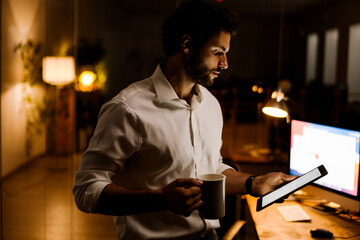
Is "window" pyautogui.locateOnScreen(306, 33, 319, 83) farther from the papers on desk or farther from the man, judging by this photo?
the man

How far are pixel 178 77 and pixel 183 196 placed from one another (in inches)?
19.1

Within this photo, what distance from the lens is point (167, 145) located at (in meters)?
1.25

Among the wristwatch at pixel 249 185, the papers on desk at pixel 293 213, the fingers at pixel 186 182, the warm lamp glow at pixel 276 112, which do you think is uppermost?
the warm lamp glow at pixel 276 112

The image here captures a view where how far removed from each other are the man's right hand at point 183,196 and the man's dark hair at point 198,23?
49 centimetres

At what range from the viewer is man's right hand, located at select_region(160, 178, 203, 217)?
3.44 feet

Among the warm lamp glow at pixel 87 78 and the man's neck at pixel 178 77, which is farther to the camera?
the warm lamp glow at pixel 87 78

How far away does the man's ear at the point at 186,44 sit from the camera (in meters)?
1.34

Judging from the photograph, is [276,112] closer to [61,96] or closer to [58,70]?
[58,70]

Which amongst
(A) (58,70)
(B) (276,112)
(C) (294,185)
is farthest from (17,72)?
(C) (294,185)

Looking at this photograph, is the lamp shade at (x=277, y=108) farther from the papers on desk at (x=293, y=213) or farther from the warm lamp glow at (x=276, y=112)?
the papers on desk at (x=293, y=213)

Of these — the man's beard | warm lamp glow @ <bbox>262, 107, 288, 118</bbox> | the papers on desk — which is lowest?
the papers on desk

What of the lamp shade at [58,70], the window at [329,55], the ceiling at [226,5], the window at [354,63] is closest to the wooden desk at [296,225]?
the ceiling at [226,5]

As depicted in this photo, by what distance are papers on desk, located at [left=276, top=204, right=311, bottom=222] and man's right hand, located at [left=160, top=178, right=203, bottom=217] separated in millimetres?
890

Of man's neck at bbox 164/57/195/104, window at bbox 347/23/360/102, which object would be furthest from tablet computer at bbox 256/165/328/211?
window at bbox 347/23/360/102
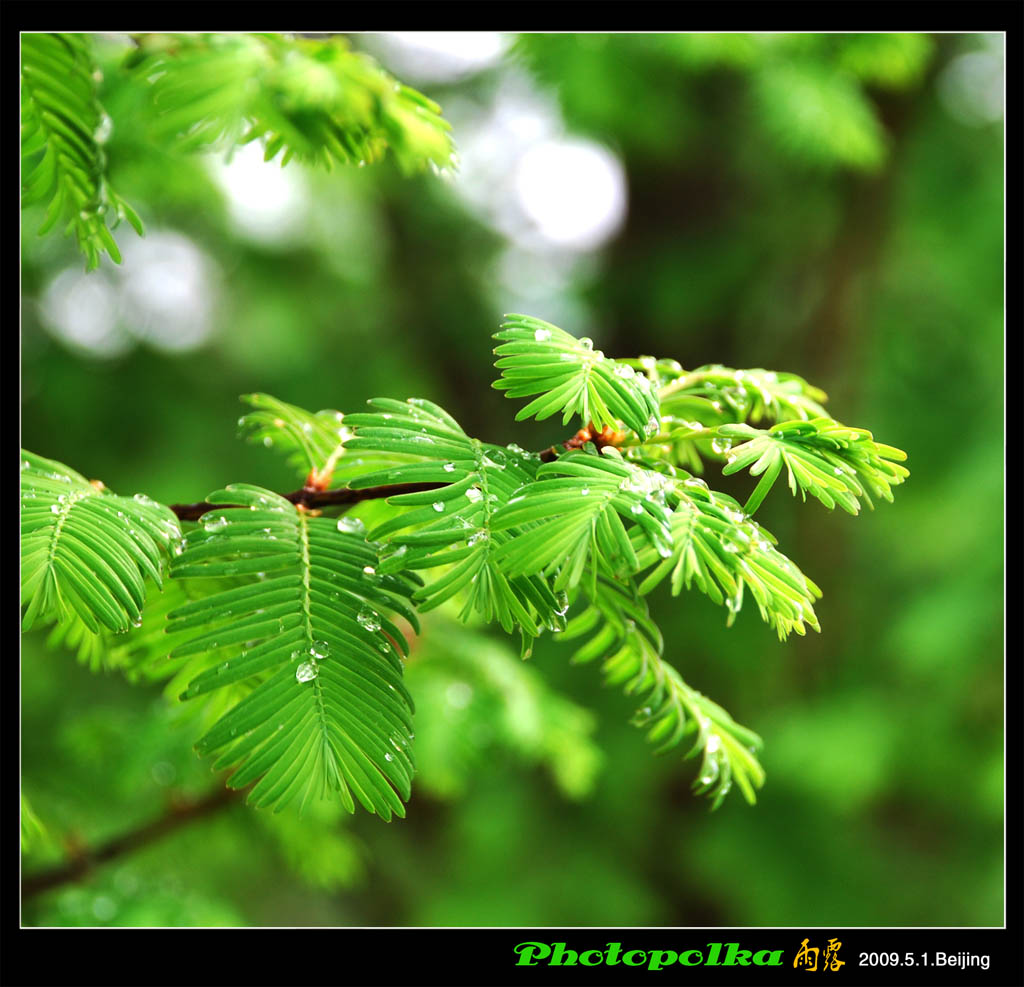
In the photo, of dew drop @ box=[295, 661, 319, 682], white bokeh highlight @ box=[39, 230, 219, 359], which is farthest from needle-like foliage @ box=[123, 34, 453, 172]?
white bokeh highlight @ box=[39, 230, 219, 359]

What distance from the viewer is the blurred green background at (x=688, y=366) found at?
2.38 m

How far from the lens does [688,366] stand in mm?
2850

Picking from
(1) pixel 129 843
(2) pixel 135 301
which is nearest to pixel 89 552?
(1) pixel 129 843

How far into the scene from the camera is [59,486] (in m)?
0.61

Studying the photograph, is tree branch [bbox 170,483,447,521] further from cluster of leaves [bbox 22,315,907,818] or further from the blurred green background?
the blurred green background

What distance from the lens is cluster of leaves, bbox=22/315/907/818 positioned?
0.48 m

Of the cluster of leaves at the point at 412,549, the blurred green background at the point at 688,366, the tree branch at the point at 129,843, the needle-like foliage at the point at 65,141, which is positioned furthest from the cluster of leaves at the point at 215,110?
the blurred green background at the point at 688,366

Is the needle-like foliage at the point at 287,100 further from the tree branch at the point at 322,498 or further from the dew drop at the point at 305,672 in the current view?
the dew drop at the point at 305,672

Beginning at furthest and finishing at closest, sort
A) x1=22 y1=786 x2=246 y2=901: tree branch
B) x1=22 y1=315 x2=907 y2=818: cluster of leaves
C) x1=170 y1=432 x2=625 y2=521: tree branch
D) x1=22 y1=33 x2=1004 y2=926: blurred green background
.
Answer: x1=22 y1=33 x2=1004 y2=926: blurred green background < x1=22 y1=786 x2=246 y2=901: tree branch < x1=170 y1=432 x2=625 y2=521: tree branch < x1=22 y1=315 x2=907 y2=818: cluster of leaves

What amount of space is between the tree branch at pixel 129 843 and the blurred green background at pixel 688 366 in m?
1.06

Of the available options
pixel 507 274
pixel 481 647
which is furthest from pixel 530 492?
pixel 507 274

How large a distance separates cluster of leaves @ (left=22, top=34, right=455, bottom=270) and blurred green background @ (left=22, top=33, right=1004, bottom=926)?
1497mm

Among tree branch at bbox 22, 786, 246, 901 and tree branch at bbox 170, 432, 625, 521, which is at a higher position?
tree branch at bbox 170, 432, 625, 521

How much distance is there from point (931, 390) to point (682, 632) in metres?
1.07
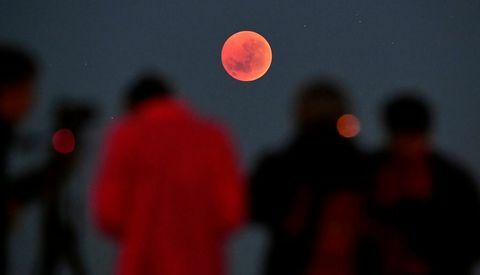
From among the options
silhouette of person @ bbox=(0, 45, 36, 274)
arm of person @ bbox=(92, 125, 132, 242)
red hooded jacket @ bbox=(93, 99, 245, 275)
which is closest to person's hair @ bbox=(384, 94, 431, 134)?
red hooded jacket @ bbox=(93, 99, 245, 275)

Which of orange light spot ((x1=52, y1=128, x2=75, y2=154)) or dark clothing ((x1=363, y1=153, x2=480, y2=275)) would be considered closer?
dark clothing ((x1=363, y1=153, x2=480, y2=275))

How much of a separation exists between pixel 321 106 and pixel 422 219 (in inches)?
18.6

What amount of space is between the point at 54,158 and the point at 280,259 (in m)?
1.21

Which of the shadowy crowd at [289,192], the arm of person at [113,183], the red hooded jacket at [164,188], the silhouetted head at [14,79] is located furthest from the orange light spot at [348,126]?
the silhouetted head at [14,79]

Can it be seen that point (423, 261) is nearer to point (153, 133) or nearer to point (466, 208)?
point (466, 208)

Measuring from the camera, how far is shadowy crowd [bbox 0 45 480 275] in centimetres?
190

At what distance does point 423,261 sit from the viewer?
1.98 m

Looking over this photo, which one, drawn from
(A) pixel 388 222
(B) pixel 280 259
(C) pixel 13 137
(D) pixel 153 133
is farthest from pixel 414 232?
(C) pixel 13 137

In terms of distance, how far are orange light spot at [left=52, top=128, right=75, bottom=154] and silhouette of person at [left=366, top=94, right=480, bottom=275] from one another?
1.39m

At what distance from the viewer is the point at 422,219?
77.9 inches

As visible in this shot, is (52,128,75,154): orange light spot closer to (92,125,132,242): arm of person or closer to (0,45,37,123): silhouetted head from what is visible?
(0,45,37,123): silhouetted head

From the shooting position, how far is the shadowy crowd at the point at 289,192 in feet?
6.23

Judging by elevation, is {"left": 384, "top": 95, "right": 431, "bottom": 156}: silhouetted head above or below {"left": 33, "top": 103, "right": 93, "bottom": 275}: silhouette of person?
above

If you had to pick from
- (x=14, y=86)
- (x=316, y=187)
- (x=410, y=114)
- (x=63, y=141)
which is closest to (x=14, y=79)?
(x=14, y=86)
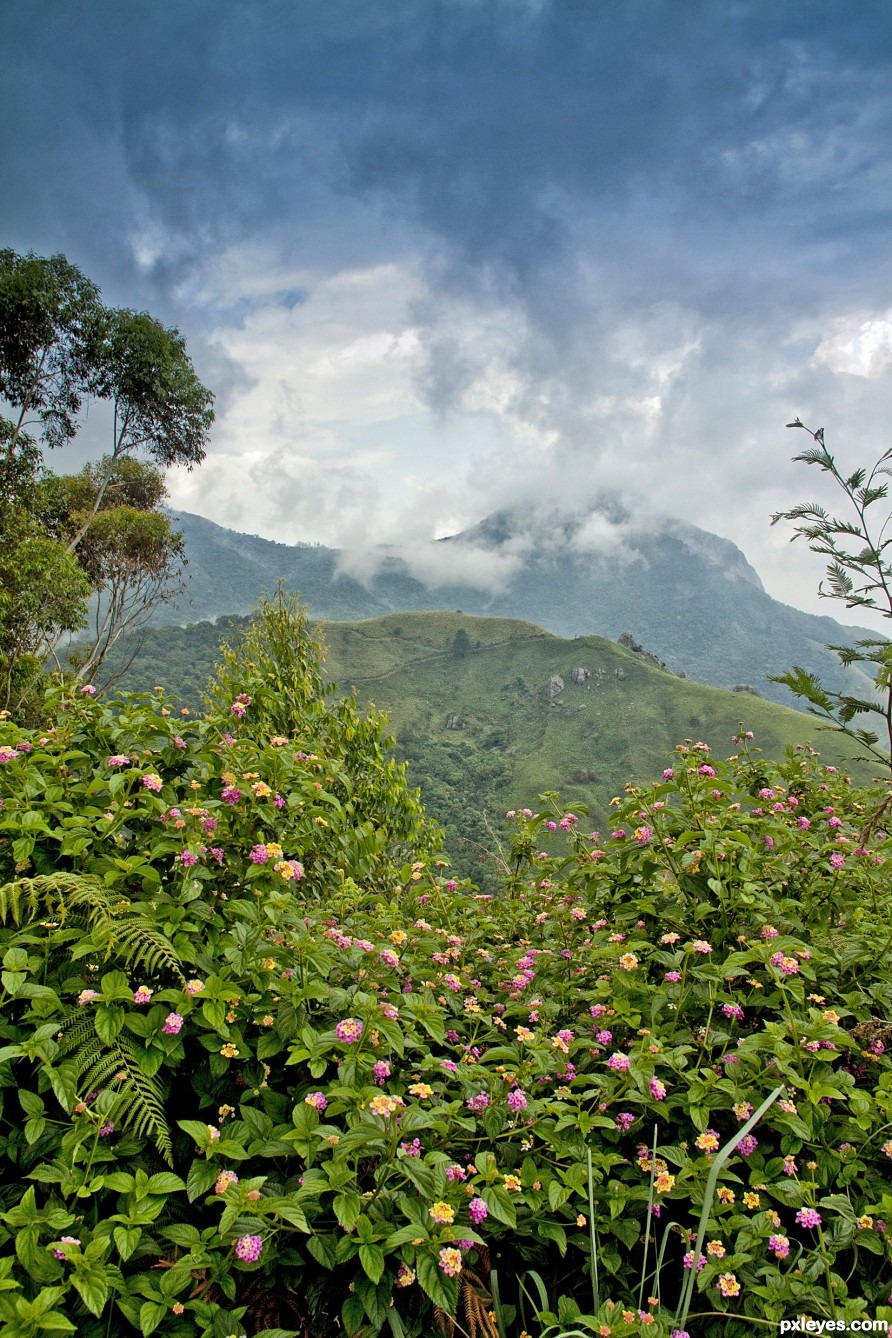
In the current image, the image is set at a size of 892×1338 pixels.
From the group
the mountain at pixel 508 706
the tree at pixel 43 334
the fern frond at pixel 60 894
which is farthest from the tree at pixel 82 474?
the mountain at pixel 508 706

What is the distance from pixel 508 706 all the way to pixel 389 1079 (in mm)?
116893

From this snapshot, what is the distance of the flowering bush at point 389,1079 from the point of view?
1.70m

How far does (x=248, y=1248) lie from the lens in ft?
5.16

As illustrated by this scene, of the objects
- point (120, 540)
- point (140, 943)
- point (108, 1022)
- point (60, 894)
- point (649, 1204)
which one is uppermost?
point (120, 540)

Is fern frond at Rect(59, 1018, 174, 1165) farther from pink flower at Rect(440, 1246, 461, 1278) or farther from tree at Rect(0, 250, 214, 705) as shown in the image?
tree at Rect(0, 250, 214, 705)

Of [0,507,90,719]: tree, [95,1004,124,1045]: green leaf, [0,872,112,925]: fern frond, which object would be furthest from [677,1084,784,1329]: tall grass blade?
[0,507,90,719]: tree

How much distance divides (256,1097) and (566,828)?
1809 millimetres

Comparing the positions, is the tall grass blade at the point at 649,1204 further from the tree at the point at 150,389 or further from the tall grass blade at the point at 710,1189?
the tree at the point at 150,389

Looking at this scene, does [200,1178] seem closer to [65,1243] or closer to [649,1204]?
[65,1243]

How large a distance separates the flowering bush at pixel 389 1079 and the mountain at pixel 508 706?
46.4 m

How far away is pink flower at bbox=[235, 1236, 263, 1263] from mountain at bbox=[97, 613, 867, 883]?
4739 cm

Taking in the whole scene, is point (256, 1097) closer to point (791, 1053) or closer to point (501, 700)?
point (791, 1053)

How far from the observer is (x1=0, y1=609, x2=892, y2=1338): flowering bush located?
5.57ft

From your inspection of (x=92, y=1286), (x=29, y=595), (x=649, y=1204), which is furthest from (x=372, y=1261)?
- - - - - - -
Work to complete. Arrange the records as a Markdown table with the columns Row and Record line, starting with the line containing "What is the distance from" and continuing through the last line of the records. Number each row and omit blank lines.

Answer to this task.
| Row | Record line |
|---|---|
| 1 | What is the distance from pixel 508 706 all the way to pixel 389 1079 (in mm)? |
| 2 | 116893 |
| 3 | From this snapshot, what is the distance of the flowering bush at point 389,1079 from the point of view? |
| 4 | 1.70m |
| 5 | How far does (x=248, y=1248) lie from the lens in ft? |
| 6 | 5.16 |
| 7 | As illustrated by this scene, of the objects |
| 8 | - point (120, 540) |
| 9 | - point (140, 943) |
| 10 | - point (108, 1022) |
| 11 | - point (60, 894) |
| 12 | - point (649, 1204) |
| 13 | which one is uppermost? |
| 14 | point (120, 540) |
| 15 | Is fern frond at Rect(59, 1018, 174, 1165) farther from pink flower at Rect(440, 1246, 461, 1278) or farther from tree at Rect(0, 250, 214, 705) as shown in the image? |
| 16 | tree at Rect(0, 250, 214, 705) |
| 17 | Of [0,507,90,719]: tree, [95,1004,124,1045]: green leaf, [0,872,112,925]: fern frond, which object would be furthest from [677,1084,784,1329]: tall grass blade? |
| 18 | [0,507,90,719]: tree |
| 19 | How much distance divides (256,1097) and (566,828)? |
| 20 | 1809 millimetres |
| 21 | Comparing the positions, is the tall grass blade at the point at 649,1204 further from the tree at the point at 150,389 or further from the tall grass blade at the point at 710,1189? |
| 22 | the tree at the point at 150,389 |
| 23 | Looking at this scene, does [200,1178] seem closer to [65,1243] or closer to [649,1204]? |
| 24 | [65,1243] |
| 25 | How large a distance separates the flowering bush at pixel 389 1079 and the mountain at pixel 508 706? |
| 26 | 46.4 m |
| 27 | How far away is pink flower at bbox=[235, 1236, 263, 1263] from mountain at bbox=[97, 613, 867, 883]? |
| 28 | 4739 cm |
| 29 | Taking in the whole scene, is point (256, 1097) closer to point (791, 1053) or closer to point (501, 700)? |
| 30 | point (791, 1053) |
| 31 | How far from the observer is (x1=0, y1=609, x2=892, y2=1338): flowering bush located? |
| 32 | 5.57ft |
| 33 | From your inspection of (x=92, y=1286), (x=29, y=595), (x=649, y=1204), which is furthest from (x=372, y=1261)? |